BEGIN Material for the task
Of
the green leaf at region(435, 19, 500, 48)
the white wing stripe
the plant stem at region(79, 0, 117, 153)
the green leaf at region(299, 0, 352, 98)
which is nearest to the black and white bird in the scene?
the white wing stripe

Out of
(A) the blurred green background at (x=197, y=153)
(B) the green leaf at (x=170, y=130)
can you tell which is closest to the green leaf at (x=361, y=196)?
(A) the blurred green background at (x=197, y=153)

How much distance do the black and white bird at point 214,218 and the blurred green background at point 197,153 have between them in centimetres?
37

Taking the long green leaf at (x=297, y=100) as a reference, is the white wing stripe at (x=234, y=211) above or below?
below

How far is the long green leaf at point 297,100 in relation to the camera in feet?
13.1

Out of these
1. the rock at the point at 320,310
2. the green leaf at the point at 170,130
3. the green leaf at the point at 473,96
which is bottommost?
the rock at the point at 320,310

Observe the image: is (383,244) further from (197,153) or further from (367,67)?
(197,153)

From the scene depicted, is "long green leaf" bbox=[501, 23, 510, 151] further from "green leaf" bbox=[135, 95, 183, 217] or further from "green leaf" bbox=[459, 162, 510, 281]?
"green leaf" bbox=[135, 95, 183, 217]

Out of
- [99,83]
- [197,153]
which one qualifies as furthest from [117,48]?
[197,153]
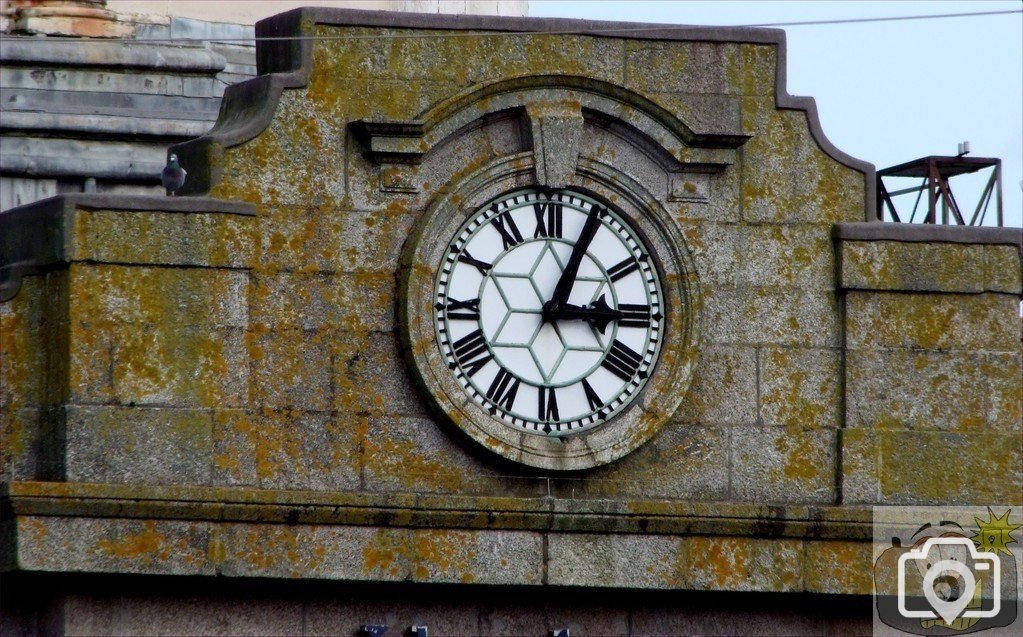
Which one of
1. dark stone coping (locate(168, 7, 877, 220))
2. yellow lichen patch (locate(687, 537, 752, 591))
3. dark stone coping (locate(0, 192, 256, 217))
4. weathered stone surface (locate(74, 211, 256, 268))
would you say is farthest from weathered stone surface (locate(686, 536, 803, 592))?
dark stone coping (locate(0, 192, 256, 217))

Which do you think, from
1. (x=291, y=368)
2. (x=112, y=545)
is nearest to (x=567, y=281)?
(x=291, y=368)

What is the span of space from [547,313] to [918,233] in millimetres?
2746

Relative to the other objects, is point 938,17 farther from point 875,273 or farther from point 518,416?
point 518,416

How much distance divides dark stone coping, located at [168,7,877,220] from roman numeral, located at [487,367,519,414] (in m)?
2.34

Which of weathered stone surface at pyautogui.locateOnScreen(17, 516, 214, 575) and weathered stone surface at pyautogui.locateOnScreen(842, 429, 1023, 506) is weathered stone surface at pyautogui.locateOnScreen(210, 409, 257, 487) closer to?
weathered stone surface at pyautogui.locateOnScreen(17, 516, 214, 575)

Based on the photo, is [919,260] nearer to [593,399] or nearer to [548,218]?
[593,399]

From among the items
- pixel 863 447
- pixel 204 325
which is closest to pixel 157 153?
pixel 204 325

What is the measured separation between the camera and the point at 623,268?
71.7 ft

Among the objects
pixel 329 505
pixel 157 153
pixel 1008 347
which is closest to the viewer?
pixel 329 505

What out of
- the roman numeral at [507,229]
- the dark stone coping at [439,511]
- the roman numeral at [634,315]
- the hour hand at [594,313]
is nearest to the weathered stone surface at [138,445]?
the dark stone coping at [439,511]

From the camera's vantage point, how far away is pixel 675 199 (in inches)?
869

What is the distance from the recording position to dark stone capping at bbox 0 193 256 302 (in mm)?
21000

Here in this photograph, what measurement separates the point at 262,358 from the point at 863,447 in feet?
13.9

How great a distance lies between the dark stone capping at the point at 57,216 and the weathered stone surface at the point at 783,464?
12.5ft
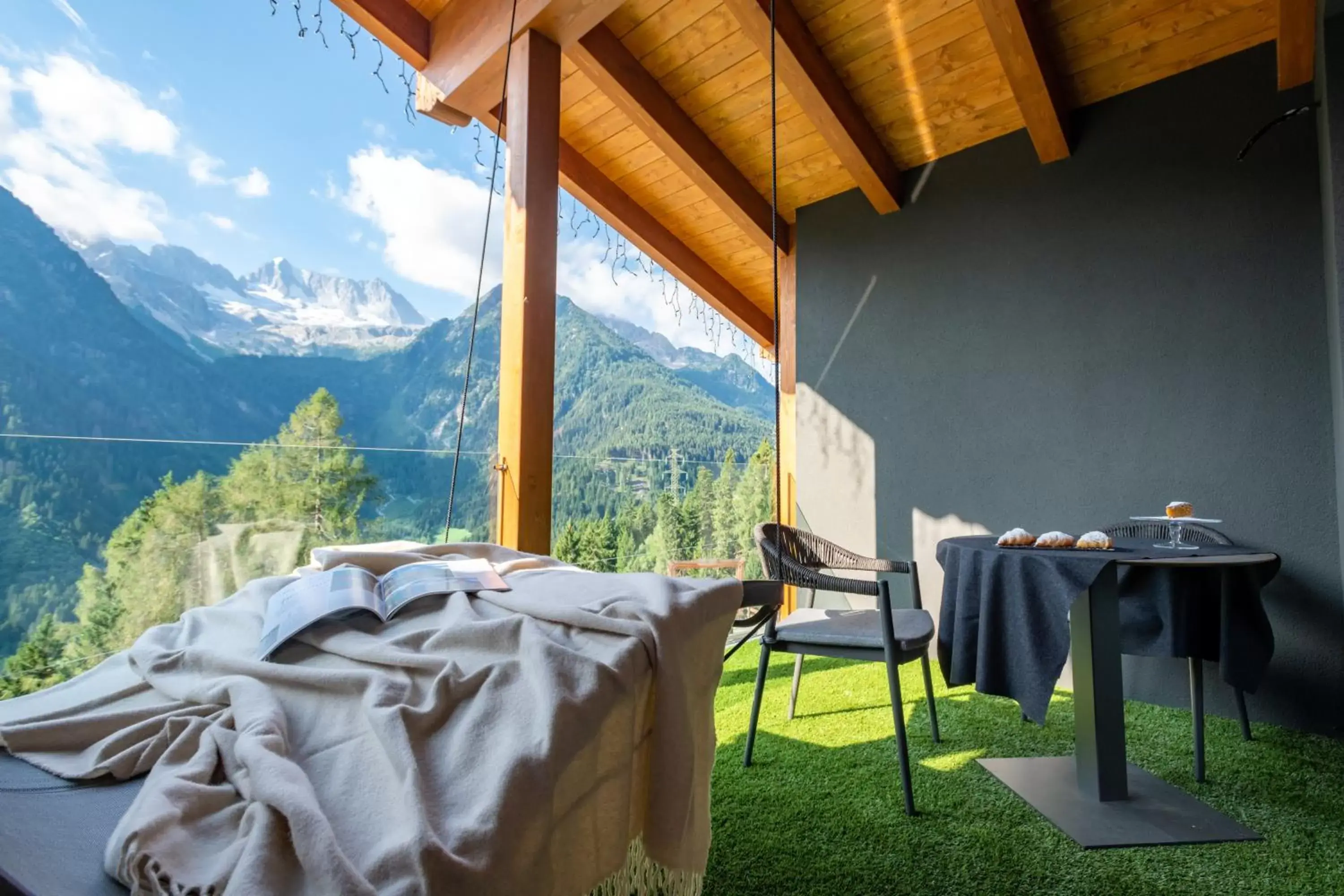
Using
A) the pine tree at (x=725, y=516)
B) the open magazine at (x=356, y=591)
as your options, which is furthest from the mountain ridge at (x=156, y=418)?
the open magazine at (x=356, y=591)

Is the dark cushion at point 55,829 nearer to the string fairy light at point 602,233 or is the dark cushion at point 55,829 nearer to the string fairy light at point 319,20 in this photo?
the string fairy light at point 602,233

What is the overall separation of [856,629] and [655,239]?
2968 millimetres

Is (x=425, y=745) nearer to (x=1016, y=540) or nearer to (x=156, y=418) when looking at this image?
(x=1016, y=540)

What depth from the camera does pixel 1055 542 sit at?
211cm

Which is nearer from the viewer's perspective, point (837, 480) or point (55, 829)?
point (55, 829)

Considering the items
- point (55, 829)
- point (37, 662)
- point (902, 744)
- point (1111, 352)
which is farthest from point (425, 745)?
point (1111, 352)

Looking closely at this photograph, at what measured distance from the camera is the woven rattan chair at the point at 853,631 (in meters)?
1.94

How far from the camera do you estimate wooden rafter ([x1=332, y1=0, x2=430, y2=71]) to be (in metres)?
2.95

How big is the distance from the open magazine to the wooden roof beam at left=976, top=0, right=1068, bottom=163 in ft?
9.10

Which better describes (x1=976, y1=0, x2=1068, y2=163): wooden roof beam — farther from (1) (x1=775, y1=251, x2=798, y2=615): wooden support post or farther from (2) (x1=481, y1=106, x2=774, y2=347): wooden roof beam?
(2) (x1=481, y1=106, x2=774, y2=347): wooden roof beam

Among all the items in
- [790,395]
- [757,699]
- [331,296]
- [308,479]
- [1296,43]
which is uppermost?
[1296,43]

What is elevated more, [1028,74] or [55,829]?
[1028,74]

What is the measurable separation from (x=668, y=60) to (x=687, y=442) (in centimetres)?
248

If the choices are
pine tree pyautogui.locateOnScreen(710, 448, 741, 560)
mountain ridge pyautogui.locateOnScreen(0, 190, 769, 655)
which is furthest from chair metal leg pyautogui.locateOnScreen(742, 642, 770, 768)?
pine tree pyautogui.locateOnScreen(710, 448, 741, 560)
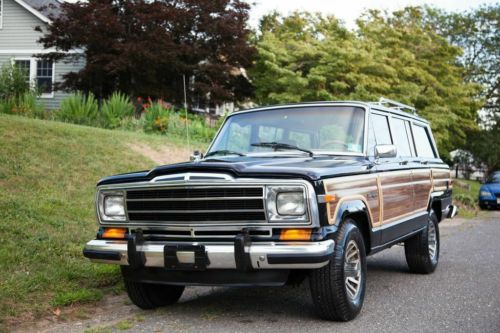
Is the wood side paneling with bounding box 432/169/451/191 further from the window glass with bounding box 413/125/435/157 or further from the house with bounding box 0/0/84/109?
the house with bounding box 0/0/84/109

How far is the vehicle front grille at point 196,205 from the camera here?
503cm

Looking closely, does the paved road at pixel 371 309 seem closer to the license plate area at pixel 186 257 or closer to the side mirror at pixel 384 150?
the license plate area at pixel 186 257

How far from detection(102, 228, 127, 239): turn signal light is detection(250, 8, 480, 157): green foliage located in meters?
15.9

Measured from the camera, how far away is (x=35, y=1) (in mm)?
32688

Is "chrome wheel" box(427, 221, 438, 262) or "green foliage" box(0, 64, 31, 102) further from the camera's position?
"green foliage" box(0, 64, 31, 102)

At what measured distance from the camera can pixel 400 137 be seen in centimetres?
764

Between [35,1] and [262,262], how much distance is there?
31.2 metres

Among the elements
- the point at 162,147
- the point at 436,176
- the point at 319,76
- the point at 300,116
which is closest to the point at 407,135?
the point at 436,176

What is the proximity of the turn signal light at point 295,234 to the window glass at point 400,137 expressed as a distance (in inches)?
111

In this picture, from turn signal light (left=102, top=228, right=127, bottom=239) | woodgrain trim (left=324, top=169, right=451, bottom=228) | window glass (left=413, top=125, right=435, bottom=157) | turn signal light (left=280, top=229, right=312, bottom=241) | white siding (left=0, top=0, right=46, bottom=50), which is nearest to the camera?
turn signal light (left=280, top=229, right=312, bottom=241)

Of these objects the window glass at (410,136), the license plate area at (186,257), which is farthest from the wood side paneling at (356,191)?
the window glass at (410,136)

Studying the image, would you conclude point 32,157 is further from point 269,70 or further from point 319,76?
point 269,70

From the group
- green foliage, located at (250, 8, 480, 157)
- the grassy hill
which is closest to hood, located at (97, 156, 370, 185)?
the grassy hill

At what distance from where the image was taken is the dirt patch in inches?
582
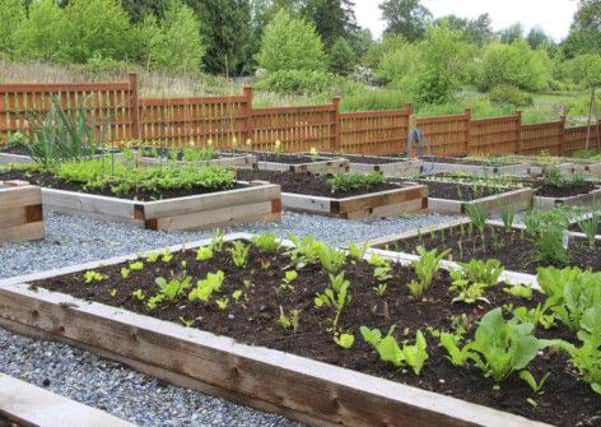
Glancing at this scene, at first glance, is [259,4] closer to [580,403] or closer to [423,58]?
[423,58]

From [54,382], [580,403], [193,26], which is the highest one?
[193,26]

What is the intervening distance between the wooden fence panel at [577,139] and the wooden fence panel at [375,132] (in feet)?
22.0

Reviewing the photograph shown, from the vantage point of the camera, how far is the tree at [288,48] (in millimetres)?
36444

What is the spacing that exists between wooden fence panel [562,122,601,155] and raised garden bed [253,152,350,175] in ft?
37.3

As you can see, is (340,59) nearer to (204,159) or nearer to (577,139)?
(577,139)

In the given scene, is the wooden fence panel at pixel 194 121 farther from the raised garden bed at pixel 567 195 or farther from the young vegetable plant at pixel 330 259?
the young vegetable plant at pixel 330 259

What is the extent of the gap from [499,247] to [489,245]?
0.36 feet

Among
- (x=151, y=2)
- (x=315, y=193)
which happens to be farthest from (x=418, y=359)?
(x=151, y=2)

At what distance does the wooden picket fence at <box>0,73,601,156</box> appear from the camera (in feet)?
32.9

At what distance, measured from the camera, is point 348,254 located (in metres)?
4.02

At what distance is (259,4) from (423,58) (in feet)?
100

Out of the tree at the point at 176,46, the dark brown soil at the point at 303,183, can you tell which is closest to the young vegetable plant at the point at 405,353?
the dark brown soil at the point at 303,183

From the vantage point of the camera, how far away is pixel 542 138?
18.8 meters

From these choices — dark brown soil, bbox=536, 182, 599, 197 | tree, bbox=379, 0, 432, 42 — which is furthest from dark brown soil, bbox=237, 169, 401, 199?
tree, bbox=379, 0, 432, 42
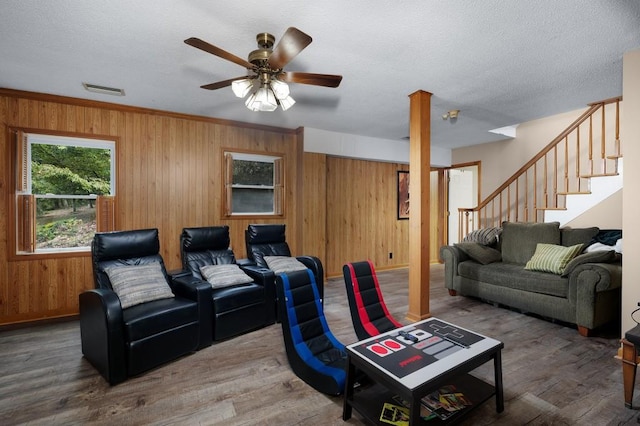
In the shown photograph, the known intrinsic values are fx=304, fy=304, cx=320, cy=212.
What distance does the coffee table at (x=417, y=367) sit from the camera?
4.96ft

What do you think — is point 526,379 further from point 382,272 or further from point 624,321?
point 382,272

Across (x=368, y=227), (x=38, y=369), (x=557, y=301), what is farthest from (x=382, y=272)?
(x=38, y=369)

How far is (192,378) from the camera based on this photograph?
90.3 inches

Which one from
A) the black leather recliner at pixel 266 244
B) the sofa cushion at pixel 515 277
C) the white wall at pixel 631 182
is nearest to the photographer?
the white wall at pixel 631 182

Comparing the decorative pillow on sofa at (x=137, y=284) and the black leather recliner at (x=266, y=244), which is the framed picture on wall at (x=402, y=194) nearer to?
the black leather recliner at (x=266, y=244)

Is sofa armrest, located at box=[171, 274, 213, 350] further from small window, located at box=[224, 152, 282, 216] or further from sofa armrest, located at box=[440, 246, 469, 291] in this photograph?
sofa armrest, located at box=[440, 246, 469, 291]

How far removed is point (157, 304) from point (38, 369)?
999mm

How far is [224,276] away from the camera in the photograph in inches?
124

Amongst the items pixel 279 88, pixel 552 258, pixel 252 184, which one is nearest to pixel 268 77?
pixel 279 88

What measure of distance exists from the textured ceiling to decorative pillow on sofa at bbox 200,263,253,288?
192 cm

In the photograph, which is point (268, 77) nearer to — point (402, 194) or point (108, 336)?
point (108, 336)

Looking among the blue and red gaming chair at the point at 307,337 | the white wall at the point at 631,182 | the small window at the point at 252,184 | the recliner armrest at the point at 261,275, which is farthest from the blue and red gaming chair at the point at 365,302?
the small window at the point at 252,184

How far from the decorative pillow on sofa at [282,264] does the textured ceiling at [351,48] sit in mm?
1916

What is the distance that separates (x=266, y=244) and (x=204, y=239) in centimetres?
82
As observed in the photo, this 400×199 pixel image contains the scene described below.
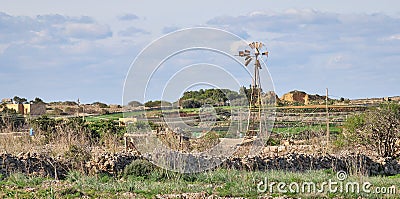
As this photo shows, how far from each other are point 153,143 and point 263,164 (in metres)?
3.00

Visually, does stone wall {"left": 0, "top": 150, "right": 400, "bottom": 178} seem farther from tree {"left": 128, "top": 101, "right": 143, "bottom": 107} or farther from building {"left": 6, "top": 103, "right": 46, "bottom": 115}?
building {"left": 6, "top": 103, "right": 46, "bottom": 115}

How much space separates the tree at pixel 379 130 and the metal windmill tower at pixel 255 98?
135 inches

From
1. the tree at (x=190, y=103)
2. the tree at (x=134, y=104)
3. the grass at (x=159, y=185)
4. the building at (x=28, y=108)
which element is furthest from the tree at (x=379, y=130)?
the building at (x=28, y=108)

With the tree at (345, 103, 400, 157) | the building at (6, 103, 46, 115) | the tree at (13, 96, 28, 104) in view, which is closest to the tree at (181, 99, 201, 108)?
the tree at (345, 103, 400, 157)

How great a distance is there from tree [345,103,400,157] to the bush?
893 cm

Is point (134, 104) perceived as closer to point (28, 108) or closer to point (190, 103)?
point (190, 103)

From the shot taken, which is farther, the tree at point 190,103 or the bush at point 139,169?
the tree at point 190,103

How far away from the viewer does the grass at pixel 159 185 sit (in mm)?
9844

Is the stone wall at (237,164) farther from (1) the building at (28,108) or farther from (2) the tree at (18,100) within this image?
(2) the tree at (18,100)

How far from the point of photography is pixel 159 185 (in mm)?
10852

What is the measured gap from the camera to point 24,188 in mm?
10516

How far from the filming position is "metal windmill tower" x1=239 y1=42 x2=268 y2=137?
END Material for the task
- Task directions
Set down only these lines, exactly: the line containing "From the shot" and each line after it, through the end of the listing.

- Written answer
From the shot taken, which is farther, the tree at point 190,103 or the bush at point 139,169?
the tree at point 190,103

How far away from the viewer does the grass at pixel 159 185 sit (in mm)?
9844

Is the stone wall at (237,164) farther from (1) the building at (28,108) or farther from (2) the tree at (18,100) within this image?
(2) the tree at (18,100)

How far from the point of photography is pixel 159 185 (in mm)?
10852

What is the measured gap from the camera to point 24,188 in mm?
10516

How far from the filming position is "metal windmill tower" x1=239 y1=42 x2=268 y2=137?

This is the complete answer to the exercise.